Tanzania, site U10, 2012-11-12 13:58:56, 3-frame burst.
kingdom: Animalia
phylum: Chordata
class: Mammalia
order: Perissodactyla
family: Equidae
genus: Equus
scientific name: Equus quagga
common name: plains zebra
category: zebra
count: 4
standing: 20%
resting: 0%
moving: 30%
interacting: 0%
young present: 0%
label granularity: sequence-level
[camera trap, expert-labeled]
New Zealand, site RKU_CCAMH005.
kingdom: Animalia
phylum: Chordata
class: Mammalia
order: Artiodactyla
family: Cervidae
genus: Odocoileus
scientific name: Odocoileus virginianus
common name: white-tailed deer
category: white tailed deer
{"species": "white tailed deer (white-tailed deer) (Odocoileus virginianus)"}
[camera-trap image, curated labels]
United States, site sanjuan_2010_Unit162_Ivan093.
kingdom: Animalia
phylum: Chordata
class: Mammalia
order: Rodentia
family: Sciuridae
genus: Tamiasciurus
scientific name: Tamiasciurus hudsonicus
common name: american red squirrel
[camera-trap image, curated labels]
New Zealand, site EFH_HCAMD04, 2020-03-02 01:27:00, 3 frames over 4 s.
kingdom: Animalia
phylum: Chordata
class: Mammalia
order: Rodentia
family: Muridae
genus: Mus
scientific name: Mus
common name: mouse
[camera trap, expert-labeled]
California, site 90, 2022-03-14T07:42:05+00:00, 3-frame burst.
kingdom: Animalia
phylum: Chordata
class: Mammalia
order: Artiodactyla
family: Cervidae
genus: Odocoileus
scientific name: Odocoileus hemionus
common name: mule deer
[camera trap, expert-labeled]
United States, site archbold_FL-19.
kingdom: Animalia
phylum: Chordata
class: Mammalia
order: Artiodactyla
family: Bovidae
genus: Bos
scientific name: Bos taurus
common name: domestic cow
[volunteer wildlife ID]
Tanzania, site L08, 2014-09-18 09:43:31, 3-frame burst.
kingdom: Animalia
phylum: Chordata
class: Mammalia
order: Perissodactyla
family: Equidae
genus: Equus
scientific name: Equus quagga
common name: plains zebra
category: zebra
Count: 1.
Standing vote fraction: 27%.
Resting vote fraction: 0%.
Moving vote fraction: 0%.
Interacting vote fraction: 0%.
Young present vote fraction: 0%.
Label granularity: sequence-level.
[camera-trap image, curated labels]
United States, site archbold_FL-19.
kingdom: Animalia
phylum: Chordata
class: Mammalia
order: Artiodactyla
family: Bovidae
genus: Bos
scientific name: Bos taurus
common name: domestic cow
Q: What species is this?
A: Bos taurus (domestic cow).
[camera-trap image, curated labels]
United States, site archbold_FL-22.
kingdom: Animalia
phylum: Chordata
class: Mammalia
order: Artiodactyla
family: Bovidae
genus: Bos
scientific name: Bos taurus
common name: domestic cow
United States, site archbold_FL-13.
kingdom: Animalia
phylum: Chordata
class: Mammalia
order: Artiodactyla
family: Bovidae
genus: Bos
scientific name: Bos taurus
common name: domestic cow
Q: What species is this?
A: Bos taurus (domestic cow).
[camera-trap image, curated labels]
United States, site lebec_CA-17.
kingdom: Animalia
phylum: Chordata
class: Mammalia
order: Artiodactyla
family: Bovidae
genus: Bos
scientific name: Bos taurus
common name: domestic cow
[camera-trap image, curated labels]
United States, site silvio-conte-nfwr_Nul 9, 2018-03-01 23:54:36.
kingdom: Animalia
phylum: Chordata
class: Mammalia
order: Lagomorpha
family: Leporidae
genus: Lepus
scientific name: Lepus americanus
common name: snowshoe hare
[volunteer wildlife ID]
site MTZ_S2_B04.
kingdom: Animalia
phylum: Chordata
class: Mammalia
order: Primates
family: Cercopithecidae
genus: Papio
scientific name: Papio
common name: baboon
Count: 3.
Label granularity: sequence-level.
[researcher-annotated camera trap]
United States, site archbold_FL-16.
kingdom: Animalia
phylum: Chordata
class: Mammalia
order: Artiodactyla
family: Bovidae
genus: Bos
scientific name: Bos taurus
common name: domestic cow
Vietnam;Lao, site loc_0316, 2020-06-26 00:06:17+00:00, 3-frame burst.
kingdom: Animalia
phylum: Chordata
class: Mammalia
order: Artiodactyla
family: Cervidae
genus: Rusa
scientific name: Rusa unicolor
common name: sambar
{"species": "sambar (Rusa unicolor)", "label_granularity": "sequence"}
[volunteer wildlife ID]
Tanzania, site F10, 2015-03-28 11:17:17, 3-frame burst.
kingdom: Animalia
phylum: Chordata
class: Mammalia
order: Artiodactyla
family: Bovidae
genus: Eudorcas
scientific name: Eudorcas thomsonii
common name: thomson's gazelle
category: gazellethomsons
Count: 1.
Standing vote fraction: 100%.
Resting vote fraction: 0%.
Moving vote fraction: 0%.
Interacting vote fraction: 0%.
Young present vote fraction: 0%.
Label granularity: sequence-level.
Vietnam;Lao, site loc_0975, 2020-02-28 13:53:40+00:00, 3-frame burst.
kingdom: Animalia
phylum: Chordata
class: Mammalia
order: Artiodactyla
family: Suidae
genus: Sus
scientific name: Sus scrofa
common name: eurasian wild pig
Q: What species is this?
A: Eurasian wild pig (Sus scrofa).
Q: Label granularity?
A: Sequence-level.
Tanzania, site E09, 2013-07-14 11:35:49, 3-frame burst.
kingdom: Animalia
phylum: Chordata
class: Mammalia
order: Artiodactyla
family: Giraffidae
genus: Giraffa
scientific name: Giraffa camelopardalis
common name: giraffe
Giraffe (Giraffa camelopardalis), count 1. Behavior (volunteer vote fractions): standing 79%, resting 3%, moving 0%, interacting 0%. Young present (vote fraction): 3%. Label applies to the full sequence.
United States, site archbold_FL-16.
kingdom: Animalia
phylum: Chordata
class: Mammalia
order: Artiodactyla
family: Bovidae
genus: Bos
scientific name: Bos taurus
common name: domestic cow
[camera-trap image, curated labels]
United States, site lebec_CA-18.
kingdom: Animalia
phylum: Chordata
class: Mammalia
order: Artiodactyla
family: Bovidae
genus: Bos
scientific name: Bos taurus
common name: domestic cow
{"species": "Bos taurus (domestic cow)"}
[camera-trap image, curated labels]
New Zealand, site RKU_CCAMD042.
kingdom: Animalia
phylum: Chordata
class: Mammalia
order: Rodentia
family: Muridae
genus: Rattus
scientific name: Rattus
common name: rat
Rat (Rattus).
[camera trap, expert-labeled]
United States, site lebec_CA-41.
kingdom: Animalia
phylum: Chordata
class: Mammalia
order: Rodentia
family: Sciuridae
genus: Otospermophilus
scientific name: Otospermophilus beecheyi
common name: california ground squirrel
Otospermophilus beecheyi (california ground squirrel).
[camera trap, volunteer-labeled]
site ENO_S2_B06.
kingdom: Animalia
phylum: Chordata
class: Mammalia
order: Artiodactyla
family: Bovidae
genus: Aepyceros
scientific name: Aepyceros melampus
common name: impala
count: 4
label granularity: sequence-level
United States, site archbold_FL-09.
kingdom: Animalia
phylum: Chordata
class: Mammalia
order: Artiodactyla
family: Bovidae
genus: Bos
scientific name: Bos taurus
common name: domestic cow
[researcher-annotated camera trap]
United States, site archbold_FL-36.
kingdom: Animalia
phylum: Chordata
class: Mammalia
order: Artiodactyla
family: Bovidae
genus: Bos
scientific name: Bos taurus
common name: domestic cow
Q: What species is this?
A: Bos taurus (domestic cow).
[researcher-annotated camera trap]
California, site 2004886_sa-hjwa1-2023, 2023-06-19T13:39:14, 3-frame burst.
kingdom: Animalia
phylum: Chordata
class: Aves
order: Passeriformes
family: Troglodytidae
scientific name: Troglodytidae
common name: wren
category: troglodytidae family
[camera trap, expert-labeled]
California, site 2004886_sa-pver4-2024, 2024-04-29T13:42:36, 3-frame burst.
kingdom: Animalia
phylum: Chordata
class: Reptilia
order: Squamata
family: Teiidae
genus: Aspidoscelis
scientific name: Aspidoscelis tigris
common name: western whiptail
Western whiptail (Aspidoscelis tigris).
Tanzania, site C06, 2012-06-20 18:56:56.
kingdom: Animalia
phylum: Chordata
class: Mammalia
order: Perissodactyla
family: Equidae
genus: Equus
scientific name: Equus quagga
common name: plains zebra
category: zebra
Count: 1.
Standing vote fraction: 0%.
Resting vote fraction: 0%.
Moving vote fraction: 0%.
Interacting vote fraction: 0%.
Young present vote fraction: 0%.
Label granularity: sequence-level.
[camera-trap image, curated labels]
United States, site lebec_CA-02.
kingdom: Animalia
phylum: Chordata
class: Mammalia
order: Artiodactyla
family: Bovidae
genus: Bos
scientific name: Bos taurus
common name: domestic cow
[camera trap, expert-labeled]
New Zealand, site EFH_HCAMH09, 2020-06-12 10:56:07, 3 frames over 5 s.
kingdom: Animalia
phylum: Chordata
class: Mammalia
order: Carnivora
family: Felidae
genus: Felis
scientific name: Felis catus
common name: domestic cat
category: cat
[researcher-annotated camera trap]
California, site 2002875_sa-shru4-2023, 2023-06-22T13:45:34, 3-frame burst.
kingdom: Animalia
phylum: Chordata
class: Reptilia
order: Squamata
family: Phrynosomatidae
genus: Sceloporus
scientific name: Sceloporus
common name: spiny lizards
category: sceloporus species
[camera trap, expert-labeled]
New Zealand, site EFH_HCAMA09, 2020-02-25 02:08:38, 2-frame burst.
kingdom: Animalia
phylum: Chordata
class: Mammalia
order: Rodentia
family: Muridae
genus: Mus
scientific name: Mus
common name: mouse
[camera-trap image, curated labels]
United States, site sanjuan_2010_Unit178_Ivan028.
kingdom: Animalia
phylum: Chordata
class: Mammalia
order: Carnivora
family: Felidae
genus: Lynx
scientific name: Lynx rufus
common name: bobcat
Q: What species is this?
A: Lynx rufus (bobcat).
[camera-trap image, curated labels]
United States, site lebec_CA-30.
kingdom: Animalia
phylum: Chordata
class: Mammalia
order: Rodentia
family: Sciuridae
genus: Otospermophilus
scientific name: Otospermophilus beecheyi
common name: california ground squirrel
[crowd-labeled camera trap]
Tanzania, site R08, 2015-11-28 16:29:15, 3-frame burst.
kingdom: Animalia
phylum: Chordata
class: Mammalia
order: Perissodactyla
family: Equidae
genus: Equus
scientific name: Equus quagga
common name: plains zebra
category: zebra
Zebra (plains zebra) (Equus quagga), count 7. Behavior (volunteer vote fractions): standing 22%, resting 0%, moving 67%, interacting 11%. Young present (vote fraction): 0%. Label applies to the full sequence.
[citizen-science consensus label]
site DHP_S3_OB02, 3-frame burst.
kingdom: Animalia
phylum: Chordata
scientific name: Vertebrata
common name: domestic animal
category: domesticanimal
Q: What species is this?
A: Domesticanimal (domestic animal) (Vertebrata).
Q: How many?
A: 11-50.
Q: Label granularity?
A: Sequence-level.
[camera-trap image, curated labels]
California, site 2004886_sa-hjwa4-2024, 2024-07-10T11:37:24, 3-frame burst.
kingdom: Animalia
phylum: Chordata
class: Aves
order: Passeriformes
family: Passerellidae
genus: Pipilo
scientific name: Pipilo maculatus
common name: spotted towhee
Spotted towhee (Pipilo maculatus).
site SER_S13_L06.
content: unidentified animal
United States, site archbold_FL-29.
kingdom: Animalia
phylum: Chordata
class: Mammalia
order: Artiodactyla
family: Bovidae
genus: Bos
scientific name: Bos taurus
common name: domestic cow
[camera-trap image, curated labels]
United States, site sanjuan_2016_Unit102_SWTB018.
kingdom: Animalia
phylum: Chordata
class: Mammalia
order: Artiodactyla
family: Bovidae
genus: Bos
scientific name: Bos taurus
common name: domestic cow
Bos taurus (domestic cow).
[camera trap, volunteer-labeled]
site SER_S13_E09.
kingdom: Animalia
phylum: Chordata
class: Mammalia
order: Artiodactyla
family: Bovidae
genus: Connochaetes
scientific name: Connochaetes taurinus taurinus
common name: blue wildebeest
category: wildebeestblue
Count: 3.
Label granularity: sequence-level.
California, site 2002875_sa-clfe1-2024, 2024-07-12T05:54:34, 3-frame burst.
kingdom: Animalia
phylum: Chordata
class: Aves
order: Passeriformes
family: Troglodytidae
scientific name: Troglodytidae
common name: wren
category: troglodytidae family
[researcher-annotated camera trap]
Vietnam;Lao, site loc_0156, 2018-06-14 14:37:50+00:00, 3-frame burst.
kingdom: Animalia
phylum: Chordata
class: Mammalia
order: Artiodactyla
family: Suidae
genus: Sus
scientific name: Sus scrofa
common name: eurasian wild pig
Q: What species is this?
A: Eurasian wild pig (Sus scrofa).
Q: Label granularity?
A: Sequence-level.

=====

What the task requires:
Those lines above that contain the string "Vietnam" should be returned.

Written solution:
Vietnam;Lao, site loc_0316, 2020-06-26 00:06:17+00:00, 3-frame burst.
Vietnam;Lao, site loc_0975, 2020-02-28 13:53:40+00:00, 3-frame burst.
Vietnam;Lao, site loc_0156, 2018-06-14 14:37:50+00:00, 3-frame burst.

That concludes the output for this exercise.